__QUÉ SE PIDE__
Transcribe sin cambios los registros desde su primera línea hasta la línea que contiene "[RESULT] (241, 321)", ambas incluidas.

__REGISTROS PROPORCIONADOS__
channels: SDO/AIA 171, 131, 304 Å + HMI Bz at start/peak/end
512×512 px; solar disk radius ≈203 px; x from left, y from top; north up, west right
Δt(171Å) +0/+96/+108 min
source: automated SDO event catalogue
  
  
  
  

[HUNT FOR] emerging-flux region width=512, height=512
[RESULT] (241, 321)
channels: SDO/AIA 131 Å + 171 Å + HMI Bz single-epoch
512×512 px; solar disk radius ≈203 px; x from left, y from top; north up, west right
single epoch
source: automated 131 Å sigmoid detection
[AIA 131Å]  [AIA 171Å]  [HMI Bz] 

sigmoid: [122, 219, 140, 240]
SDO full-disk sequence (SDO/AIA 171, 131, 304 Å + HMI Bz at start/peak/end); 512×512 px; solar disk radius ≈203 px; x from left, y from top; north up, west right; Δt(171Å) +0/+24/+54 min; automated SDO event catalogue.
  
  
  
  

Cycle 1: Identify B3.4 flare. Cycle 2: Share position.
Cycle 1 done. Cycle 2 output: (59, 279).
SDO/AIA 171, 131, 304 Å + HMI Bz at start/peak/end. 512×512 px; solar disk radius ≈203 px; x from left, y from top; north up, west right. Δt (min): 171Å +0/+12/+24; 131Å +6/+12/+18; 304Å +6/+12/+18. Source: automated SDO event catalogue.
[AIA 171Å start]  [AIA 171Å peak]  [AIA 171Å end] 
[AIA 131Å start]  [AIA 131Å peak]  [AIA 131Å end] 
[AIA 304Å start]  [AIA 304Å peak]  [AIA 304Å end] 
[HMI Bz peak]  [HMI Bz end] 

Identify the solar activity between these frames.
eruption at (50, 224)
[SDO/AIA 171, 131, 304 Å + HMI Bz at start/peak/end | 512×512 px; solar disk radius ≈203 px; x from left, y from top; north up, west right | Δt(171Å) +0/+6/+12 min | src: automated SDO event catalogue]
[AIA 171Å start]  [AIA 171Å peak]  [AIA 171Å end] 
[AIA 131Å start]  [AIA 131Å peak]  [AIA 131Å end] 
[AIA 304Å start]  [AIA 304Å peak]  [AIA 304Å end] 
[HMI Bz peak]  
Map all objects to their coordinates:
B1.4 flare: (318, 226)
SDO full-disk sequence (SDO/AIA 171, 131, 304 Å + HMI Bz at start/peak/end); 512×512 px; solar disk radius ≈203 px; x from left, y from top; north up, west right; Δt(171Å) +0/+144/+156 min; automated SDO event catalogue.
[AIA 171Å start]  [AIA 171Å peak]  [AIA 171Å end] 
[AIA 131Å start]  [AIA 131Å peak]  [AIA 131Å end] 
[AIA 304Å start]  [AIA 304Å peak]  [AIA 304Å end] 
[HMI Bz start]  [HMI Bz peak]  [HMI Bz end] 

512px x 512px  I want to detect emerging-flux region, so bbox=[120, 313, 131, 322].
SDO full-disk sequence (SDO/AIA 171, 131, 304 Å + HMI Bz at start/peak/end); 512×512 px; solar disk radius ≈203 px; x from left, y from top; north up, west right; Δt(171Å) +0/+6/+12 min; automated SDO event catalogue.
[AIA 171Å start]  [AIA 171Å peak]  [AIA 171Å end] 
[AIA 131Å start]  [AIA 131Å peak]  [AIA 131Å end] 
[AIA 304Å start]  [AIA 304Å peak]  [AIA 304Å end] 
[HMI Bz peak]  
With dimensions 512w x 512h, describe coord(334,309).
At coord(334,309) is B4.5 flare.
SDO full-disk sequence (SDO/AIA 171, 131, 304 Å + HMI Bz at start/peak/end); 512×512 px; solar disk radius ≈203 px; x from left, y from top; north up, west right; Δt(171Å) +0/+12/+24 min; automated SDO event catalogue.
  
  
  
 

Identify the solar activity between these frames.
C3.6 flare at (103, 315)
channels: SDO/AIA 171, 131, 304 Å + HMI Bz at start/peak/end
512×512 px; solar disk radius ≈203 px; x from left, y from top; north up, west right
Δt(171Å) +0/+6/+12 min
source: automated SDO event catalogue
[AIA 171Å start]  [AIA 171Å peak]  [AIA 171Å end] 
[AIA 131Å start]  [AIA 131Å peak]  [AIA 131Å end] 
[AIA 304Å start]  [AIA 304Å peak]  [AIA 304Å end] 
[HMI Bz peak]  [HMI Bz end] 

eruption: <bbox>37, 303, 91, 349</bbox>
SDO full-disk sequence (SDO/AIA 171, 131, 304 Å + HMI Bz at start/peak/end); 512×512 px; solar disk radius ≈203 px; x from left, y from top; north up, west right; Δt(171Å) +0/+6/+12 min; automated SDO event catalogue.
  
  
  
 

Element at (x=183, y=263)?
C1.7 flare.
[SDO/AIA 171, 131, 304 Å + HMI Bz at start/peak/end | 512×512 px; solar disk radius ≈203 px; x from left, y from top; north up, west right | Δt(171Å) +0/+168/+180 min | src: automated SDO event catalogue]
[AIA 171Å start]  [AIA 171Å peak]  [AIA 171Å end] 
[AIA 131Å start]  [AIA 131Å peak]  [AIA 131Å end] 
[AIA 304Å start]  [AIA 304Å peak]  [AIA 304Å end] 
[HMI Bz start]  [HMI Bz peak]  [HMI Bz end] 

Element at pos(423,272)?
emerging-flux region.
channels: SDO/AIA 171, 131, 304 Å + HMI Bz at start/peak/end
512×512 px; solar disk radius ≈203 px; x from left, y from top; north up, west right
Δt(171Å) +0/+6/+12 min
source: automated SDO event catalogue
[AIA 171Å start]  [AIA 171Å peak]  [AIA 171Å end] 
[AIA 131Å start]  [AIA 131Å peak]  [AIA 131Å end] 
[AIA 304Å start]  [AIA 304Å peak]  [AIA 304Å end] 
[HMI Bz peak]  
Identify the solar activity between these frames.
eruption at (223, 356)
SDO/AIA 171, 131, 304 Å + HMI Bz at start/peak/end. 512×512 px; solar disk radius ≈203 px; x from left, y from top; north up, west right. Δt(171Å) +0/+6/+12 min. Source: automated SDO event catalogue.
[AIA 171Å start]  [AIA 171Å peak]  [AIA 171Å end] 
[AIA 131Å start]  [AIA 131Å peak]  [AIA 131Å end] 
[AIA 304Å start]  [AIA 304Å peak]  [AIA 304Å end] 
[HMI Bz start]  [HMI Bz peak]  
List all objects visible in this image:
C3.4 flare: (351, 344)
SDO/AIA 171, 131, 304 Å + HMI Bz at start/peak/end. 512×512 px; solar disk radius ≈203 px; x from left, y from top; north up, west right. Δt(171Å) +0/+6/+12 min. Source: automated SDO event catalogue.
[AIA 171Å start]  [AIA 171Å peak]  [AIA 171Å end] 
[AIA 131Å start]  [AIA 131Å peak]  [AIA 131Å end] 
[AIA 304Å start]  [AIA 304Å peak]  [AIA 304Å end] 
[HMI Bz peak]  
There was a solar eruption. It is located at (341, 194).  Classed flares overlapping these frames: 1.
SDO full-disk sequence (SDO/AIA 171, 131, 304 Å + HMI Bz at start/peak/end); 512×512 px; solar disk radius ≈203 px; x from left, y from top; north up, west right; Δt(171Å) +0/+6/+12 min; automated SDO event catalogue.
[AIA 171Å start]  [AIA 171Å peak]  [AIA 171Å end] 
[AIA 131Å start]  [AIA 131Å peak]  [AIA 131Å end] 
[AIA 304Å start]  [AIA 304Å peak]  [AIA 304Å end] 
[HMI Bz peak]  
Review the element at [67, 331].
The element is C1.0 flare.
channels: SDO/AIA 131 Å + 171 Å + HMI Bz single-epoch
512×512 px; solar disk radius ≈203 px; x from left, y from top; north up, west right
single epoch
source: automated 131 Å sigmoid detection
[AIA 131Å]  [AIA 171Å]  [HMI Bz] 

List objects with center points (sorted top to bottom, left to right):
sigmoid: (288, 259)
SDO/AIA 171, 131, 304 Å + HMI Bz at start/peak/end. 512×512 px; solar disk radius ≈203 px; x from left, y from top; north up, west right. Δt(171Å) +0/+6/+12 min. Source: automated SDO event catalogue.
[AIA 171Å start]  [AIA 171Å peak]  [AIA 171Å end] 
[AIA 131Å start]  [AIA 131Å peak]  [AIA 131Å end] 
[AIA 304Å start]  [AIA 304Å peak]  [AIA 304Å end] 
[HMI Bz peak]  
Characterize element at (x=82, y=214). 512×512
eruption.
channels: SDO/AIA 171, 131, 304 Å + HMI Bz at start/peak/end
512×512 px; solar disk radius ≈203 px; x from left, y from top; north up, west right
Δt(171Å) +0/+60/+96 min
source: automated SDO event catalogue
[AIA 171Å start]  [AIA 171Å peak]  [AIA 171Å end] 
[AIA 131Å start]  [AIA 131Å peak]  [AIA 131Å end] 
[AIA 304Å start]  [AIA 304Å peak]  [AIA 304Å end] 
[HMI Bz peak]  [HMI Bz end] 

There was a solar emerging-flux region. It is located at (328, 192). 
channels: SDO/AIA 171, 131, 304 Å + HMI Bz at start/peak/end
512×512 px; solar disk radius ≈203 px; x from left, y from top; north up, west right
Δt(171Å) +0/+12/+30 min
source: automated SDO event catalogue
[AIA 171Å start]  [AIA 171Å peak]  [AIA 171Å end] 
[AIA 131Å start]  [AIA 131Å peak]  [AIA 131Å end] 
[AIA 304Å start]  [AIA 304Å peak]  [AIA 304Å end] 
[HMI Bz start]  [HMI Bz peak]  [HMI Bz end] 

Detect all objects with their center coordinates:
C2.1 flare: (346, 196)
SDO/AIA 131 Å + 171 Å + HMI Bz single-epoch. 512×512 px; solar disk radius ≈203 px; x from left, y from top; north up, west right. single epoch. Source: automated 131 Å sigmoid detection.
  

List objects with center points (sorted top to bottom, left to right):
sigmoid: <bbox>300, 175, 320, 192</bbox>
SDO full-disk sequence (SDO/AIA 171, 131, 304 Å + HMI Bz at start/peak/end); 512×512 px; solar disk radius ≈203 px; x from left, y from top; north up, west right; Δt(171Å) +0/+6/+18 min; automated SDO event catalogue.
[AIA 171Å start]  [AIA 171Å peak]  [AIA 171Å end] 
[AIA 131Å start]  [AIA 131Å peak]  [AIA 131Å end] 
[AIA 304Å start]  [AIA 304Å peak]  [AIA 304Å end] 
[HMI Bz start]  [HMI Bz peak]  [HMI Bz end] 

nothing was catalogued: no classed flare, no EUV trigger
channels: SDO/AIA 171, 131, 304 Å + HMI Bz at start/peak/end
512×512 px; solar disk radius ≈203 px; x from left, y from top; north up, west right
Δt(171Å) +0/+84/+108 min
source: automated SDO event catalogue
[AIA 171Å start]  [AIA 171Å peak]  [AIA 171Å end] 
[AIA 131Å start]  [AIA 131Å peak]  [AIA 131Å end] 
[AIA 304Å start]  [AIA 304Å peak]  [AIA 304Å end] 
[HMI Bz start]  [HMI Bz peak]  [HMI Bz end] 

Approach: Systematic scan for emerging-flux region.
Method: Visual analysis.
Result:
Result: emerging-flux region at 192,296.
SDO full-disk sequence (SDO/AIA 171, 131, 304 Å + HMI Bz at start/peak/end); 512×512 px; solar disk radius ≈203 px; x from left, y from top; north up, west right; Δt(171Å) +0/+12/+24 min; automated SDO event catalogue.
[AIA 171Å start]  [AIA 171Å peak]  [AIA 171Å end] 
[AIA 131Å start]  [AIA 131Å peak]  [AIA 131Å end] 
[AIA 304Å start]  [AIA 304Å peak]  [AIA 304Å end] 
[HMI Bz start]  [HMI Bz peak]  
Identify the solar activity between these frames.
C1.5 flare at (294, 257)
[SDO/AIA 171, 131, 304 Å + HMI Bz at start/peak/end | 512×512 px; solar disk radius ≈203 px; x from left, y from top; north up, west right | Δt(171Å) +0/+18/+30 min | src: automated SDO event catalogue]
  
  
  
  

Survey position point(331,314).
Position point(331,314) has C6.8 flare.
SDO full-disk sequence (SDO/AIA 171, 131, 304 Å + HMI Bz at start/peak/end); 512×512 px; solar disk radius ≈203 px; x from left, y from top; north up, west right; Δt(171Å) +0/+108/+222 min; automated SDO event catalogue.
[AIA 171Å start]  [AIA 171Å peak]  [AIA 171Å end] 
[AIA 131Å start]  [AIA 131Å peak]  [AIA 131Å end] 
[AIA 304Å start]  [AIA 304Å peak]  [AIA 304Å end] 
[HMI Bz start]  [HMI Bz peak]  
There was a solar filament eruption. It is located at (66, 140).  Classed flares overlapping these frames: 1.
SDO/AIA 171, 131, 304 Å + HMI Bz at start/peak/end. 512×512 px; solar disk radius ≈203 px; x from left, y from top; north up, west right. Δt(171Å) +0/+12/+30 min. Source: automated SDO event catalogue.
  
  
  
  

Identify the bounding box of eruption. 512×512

__RESPUESTA ESCRITA__
channels: SDO/AIA 171, 131, 304 Å + HMI Bz at start/peak/end
512×512 px; solar disk radius ≈203 px; x from left, y from top; north up, west right
Δt(171Å) +0/+96/+108 min
source: automated SDO event catalogue
  
  
  
  

[HUNT FOR] emerging-flux region width=512, height=512
[RESULT] (241, 321)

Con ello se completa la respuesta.